3.3. Thermal Monitoring of the Hydration Process

The thermal monitoring of the samples during the hydration process was carried out by using seven T-type thermocouples for each mix design. In more detail, six of these sensors were placed at the center of each samples’ face while the last one was introduced within the main core of the specimen. In this way, it was possible to accurately register the temperature gradients produced throughout the whole volume of the samples during the overall extent of the hydration process (Figure 3).

The thermal analysis of the cement pastes was carried out inside polyurethane molds, with the same boundary conditions. This configuration was selected because, in cement-based materials, the critical exothermic reaction takes place in the first hours after casting and because insulating material that constitutes the formwork simulates the occurrence of more massive pourings. The thermocouples were connected to a data acquisition system model cDAQ-9184 equipped with two NI 9213 Spring slots (National Instruments, Austin, TX, USA), and programmed in order to read the sensors every 60 s during the next 28 days.

The samples were housed within the controlled environment of a test-building, where a conditioning system was used to keep the ambient temperature at 16 ± 0.5 ${}^{\circ }$C. This particular temperature was chosen in order to allow both the selected PCM to eventually turn from solid to liquid and vice-versa due to the hydration heat released by the cementitious matrix.

3.4. Thermal Behaviour and PCM Distribution Analysis

As previously described in Section 2, the basic thermal properties of the PCM used as additive for the production of the composite cement pastes were firstly characterized by using the transient plane source (TPS) technique. This thermal analysis was carried by using a Hot Disk 2500S apparatus (Hot Disk AB, Göteborg, Sweden), which was also used to investigate the proper PCM dispersion in the final mixture, by means of a non-destructive experimental procedure.

The Hot Disk 2500S is an experimental piece of equipment able to implement a transient heat source to investigate the bulk thermal properties of a material [33,34]. In the general procedure, a certain heating power P${}_0$ is provided by a double nickel spiral to the sample for a specific amount of time t. During the measurement, the resistance of the probe R(t) is continuously monitored and finally related to thermal properties of the bulk material by using Equation (1):

$$R\left(t\right)=R_0\left[1+a\left(\Delta T_i+\left(\frac{P_0}{{\pi }^{3/2}r\lambda }\right)D\left(\tau \right)\right)\right],$$

(1)

where t is the test time [s], $R_0$ is the initial resistance of the sensor at time t = 0 $[\Omega ]$, a is the temperature coefficient of resistivity (TCR) [1/K], $\Delta T_i$ is the temperature difference across the insulating layers of the probe [K], D($\tau$) is the dimensionless shape function and $\tau$ is the dimensionless time, which is a function of sample thermal diffusivity ($\alpha$).

■ The tasks ■
• 1. Reproduce the passage of the cement paste thermal analysis text starting at "3.3. Thermal Monitoring" and ending at "process (Figure 3).".
• 2. In the cement paste thermal analysis text, list every symbol that the sentence following Equation (1) explains with the word "is," and give its stated meaning.
• 3. Extend the cement paste thermal analysis text beyond its last sentence.

■ Data extract ■
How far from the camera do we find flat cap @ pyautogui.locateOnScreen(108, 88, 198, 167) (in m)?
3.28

■ Task-by-task answers ■
• 1.
3.3. Thermal Monitoring of the Hydration Process

The thermal monitoring of the samples during the hydration process was carried out by using seven T-type thermocouples for each mix design. In more detail, six of these sensors were placed at the center of each samples’ face while the last one was introduced within the main core of the specimen. In this way, it was possible to accurately register the temperature gradients produced throughout the whole volume of the samples during the overall extent of the hydration process (Figure 3).

• 2.
- t: the test time [s]
- R₀: the initial resistance of the sensor at time t = 0 [Ω]
- a: the temperature coefficient of resistivity (TCR) [1/K]
- ΔTᵢ: the temperature difference across the insulating layers of the probe [K]
- D(τ): the dimensionless shape function
- τ: the dimensionless time, a function of sample thermal diffusivity (α)

• 3.
Besides the classic bulk analysis, the TPS method has recently been applied for investigating the variation of thermal conductivity as a function of the probing depth in inhomogeneous materials [35]. As a matter of fact, in the TPS method, the thermal penetration depth can be determined as a function of the measurement time by means of Equation (2):

$$d_p=2\sqrt{\alpha t},$$

(2)

where d${}_p$ represents the experimental probing depth.

Equation (2) can be used to extend the mathematical model and approximate the thermal conductivity across the overall thickness of inhomogeneous materials. In order to do so, the fundamental fitting procedure of the TPS method is applied to smaller time windows, [t${}_i$, t${}_i+n\Delta t$], where n is the number of points in the time window itself, and $\Delta t$ is the sampling time step, producing locally averaged thermal conductivity and diffusivity values. In this way, by sliding the selected time window across the entire measurement time range, different thermal conductivity values are estimated along the probing depth of the sample.

In this work, both these analyses were used to define the average thermal properties of the considered mixtures and also indirectly identify the dispersion of the phase change material in the cement paste. This last application was possible thanks to (i) the huge contrast between the thermal properties of the cementitious matrix and the PCMs; and (ii) the highly different weight percentage of the two components (see Table 1). In detail, once the samples completed their curing process, they were placed within the controlled environment of a climatic chamber and kept at the fixed temperature of 10 ${}^{\circ }$C. Once the pastes reached a stationary temperature profile, they were analysed by means of the bulk and the structural double-sided module of the TPS method. The sensor was sandwiched between two identical samples of the same kind, the first time in direct contact with the two top surfaces of the samples, and the second time in direct contact with the bottom surfaces (see Figure 4). In this way, the thermal conductivity evolution was analysed through the overall thickness of the different samples. The same procedure was later repeated by conditioning the samples at 35 ${}^{\circ }$C.

3.5. Physico-Chemical and Mechanical Analysis

After curing, all the samples were measured, weighed and observed in order to identify specific peculiarities and any defects. The elastic moduli were evaluated through cyclical compressive loads between 0.5 and 9 kN applied with a speed of 1 kN/s using a servo-controlled pneumatic universal dynamic testing machine, model IPC Global UTM14P (IPC Global Pty Ltd., Boronia, Australia) with a controlled temperature chamber. Three samples of each type of paste were instrumented with two 2-cm long strain gauges placed on lateral opposite sides having a nominal resistance of 120 $\Omega$ and Gauge Factor of 2. Compression tests up to the maximum strength were carried out using a Tecnotest compressive machine (Tecnotest, Marghera, Italy) with load control, according to UNI EN 12390-3 (UNI EN 1239-3 “Testing hardened concrete—Part 3: Compressive strength of test specimens” May 2009). The nominal speed was 5 kN/s. The setup of the cyclical and ultimate compressive tests are reported in Figure 5.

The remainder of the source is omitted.